Nicht nur Ben Alis Rechtsbeistand ist empört, auch tunesische Menschenrechtler sprechen von "einer Farce". Nicht etwa, weil sie gegen die Verfolgung der Korruption sind, sondern weil sie gerne diejenigen vor Gericht sähen, "die im Lande weilen und für die Repression, Menschenrechtsverletzungen, Tote und Verletzte verantwortlich sind", so Menschenrechtsaktivistin Sihem Bensedrine. "Die Schnelligkeit dieses Verfahrens wirft ernsthafte Fragen auf", schließt sich die Expertin für internationale Strafgerichtsbarkeit von Amnesty International, Leonie von Braun, den kritischen Stimmen an. "In Abwesenheit hat ein Angeklagter nicht die erforderlichen Möglichkeiten, sich zu verteidigen."

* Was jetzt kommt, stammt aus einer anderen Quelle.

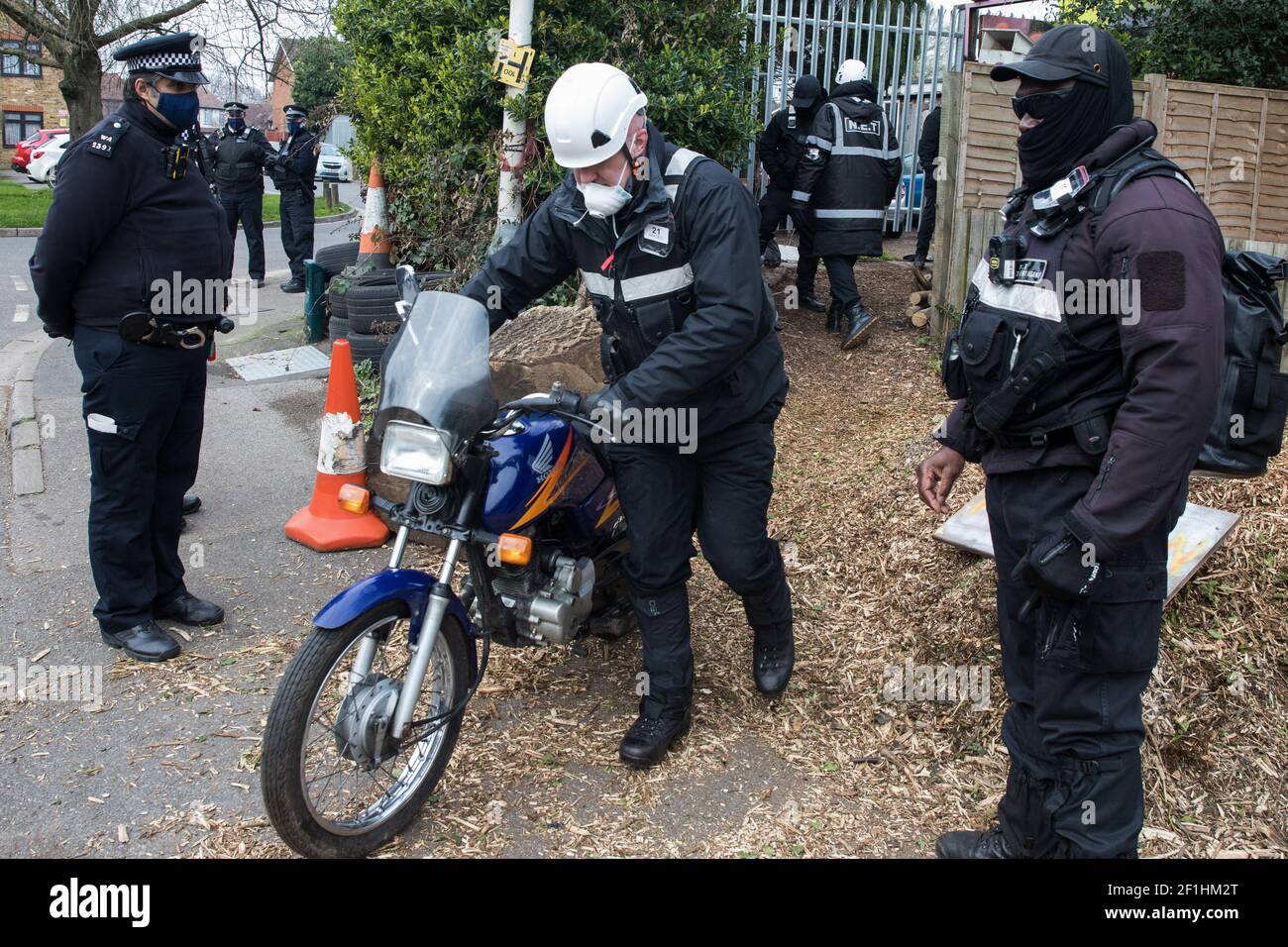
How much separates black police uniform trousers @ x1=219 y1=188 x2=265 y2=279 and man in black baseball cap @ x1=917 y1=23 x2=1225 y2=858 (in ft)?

"Vorsicht mit der Politisierung der skandalösen Tatsachen, das wäre zu viel der Ehre für die Angeklagten", versucht die tunesische Zeitung Le Temps die Debatte zu beruhigen und gibt ihren Lesern einen Ratschlag mit auf den Weg: "Vergessen wir nicht, die Texte, die zum Urteil gegen Ben Ali führten, sind dieselben, die seine Gerichte für ihre Justizparodien einsetzten." "Gerechtigkeit und Revolution gehen nur selten gut zusammen", urteilt auch die französische Tageszeitung Le Monde - und hofft, dass der Prozess gegen Mubarak in Ägypten respektvoller mit dem Gesetz umgehen wird.